#### [What to work on]
Print all the data below exactly, without images.

#### [Materials provided]
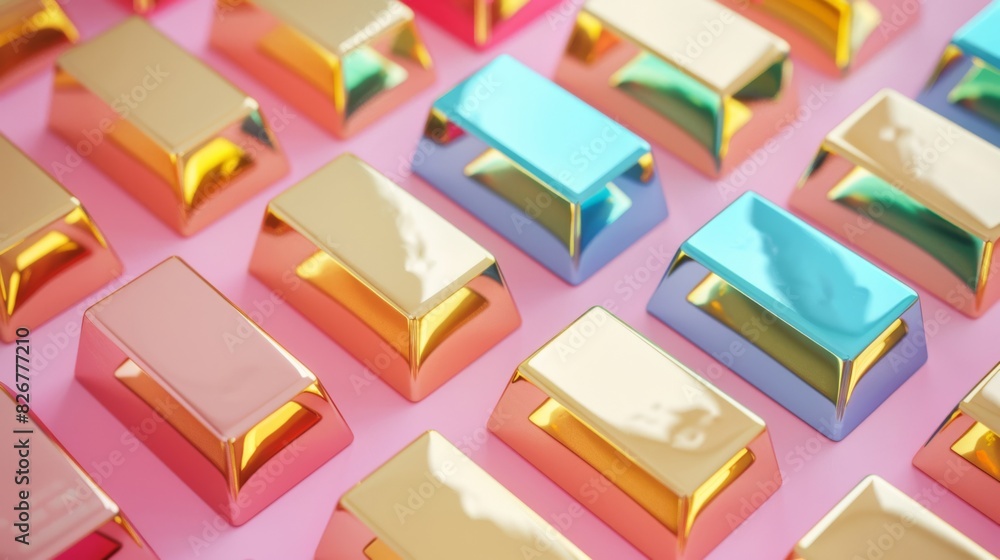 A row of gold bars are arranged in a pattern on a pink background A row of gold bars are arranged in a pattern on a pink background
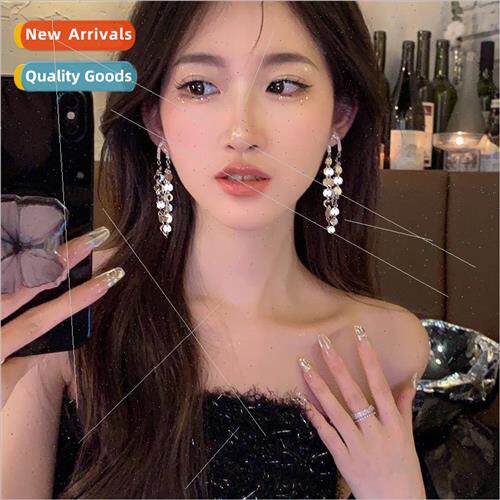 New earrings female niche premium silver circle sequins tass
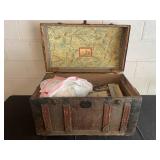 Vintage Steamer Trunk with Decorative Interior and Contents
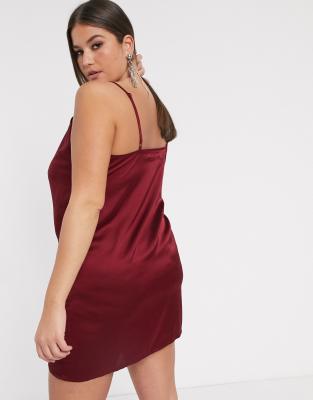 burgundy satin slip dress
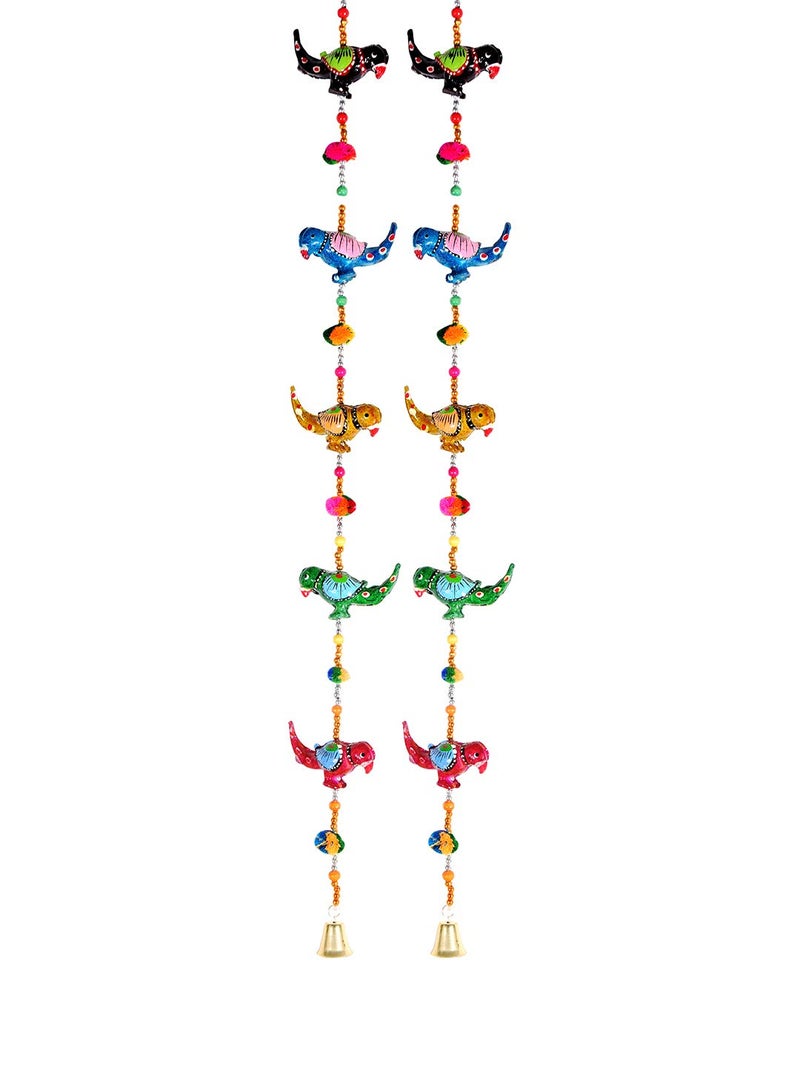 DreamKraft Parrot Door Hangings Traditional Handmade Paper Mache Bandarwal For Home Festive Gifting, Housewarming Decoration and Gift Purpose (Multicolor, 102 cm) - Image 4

#### [Result of the task]
 A row of gold bars are arranged in a pattern on a pink background A row of gold bars are arranged in a pattern on a pink background
 New earrings female niche premium silver circle sequins tass
 Vintage Steamer Trunk with Decorative Interior and Contents
 burgundy satin slip dress
 DreamKraft Parrot Door Hangings Traditional Handmade Paper Mache Bandarwal For Home Festive Gifting, Housewarming Decoration and Gift Purpose (Multicolor, 102 cm) - Image 4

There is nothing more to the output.